Posterity is often harsher in its judgment on critics than on poets. A bad poet remains unread; a bad critic is dragged from his tomb, to answer the charge of malicious pontificating ignorance, or even (as in Byron’s quatrain above) the charge of homicide. Such judgments are far too sweeping and partisan. How many of us, in their shoes, would have assessed the merits of the writing of the time more accurately than did the Quarterly, Blackwood’s, or Edinburgh reviewers? How many of us can now assess accurately contemporary work? Gifford, of the Quarterly (quoted by Mr Crawford), wrote in 1810 of Crabbe:

The peculiarity of this author is that he wishes to discard everything like illusion from poetry . . . To talk of binding down poetry to dry representations of the world as it is, seems idle; because it is in order to escape from the world as it is, that we fly to poetry.

These sentiments have a most familiar ring.

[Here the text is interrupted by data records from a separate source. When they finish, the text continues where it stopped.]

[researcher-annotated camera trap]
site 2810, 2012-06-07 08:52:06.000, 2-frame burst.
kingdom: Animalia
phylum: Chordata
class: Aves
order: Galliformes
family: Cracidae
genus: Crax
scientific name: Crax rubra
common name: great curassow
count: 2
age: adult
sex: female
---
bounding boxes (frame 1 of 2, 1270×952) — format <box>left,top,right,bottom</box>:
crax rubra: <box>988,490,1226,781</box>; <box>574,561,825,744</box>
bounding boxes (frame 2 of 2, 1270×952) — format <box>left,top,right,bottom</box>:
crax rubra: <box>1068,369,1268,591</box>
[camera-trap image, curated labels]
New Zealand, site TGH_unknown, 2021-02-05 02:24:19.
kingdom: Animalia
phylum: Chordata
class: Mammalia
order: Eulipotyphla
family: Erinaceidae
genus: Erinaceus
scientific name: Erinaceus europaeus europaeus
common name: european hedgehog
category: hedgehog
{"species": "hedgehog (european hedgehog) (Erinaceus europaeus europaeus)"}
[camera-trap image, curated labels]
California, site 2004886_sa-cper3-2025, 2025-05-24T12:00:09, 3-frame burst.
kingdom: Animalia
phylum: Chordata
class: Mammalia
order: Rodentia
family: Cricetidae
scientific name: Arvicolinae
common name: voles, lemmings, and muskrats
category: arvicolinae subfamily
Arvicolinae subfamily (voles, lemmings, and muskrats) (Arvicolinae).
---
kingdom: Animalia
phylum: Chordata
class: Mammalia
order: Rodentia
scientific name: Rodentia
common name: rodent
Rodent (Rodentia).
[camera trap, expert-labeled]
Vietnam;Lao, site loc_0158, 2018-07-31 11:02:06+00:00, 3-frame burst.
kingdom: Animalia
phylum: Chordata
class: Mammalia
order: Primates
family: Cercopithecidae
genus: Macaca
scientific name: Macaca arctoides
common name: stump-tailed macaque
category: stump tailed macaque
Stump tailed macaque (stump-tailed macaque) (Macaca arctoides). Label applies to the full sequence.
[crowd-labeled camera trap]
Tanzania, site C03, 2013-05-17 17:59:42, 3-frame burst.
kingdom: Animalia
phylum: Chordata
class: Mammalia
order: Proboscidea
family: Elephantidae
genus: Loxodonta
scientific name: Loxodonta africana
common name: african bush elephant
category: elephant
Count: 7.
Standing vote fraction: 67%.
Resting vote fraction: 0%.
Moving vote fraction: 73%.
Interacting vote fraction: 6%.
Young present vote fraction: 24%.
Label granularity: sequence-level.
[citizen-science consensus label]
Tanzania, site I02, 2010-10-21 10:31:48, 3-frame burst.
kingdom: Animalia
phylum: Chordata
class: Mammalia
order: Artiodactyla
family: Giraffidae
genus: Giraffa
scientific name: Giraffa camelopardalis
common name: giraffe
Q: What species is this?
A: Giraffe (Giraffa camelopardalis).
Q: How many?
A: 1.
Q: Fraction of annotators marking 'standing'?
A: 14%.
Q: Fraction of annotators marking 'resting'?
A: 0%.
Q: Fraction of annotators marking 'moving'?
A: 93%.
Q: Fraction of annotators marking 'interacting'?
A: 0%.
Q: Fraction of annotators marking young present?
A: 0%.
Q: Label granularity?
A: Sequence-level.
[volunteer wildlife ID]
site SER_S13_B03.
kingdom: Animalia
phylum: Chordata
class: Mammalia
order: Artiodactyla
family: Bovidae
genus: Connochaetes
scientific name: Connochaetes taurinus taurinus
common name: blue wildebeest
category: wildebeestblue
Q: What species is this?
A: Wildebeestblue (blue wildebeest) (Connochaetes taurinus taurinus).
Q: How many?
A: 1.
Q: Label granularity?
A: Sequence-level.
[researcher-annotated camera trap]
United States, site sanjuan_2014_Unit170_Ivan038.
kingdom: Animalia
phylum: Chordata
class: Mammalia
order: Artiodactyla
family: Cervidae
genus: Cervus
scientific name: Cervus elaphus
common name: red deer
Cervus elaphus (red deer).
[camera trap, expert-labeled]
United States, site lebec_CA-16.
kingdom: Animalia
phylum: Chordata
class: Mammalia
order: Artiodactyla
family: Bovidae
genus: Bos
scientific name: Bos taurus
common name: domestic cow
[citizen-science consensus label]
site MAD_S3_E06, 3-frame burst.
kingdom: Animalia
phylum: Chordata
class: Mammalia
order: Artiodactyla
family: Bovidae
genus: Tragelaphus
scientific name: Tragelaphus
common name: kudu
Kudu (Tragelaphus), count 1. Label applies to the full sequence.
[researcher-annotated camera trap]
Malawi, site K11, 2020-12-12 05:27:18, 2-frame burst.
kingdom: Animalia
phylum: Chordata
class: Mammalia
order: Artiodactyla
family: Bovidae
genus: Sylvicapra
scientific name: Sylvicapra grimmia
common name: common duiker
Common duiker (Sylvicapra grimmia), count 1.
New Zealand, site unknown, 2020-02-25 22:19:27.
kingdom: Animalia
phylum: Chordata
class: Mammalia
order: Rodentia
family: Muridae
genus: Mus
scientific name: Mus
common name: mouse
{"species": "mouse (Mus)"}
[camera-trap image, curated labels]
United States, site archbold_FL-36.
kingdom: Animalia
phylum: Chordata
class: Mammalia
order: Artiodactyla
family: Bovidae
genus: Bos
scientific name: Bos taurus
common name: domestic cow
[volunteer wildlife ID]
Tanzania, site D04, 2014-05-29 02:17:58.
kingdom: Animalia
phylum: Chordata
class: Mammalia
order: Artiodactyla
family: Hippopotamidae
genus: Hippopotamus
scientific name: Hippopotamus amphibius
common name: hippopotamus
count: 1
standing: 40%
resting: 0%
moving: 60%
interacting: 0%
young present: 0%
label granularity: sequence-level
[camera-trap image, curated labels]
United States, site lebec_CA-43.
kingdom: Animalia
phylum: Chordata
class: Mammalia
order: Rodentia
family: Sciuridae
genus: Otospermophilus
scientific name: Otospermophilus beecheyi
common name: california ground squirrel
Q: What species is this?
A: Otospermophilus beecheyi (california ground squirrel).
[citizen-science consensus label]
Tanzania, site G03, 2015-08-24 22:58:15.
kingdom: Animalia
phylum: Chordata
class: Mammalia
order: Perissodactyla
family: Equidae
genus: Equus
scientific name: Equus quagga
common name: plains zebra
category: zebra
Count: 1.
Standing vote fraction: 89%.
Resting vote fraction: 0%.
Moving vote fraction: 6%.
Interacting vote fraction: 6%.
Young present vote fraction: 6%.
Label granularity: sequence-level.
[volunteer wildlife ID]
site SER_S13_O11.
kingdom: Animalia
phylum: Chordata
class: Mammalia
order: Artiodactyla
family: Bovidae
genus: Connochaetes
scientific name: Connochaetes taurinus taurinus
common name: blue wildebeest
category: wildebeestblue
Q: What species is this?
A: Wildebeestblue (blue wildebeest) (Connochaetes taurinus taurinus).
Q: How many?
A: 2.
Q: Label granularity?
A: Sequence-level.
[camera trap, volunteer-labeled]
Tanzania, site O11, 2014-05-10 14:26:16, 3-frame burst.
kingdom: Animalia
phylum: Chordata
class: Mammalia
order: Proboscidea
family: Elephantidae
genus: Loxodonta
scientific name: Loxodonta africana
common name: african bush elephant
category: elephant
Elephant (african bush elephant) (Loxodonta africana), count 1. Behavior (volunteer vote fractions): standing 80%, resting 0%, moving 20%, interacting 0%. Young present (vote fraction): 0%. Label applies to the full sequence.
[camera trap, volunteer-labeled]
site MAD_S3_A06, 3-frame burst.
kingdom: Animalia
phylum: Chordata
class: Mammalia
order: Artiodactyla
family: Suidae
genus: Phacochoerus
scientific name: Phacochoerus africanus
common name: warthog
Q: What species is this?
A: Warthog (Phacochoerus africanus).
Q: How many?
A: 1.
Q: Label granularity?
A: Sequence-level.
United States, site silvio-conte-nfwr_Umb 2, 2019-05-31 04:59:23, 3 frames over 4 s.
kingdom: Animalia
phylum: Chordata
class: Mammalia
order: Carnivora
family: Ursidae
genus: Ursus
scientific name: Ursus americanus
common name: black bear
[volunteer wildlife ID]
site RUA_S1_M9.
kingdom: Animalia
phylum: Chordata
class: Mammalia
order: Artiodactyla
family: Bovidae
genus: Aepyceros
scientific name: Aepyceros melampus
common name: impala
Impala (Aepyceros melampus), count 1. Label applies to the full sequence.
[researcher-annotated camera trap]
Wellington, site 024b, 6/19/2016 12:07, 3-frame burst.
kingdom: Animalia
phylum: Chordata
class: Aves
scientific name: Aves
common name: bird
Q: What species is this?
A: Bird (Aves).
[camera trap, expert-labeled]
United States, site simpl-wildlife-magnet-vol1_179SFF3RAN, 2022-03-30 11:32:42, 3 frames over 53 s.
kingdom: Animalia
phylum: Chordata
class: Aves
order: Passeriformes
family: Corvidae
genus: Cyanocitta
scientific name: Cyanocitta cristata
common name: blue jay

Mr Crawford has laboured to show that criticism of the Edinburgh Review, unlike that of the Quarterly, was a genuine and sympathetic attempt to bring views of art and life into alignment – sometimes incomplete, rarely ignorant or petulant. He points out that Jeffrey’s judgment of Keats agrees substantially with Keats’s own self-criticism; that Jeffrey criticised the Lake poets for a ‘defect of realism’ which Coleridge also recognised; that under Jeffrey’s scholarship the reviewers had progressed from ‘the 1797 attitude of mind’ to ‘something resembling alliance with the second generation of Romantics’. These points are a mere skimming of his exposition, which is concise, energetic and (since fashions change but not the hearts and minds of man) cogent for our generation.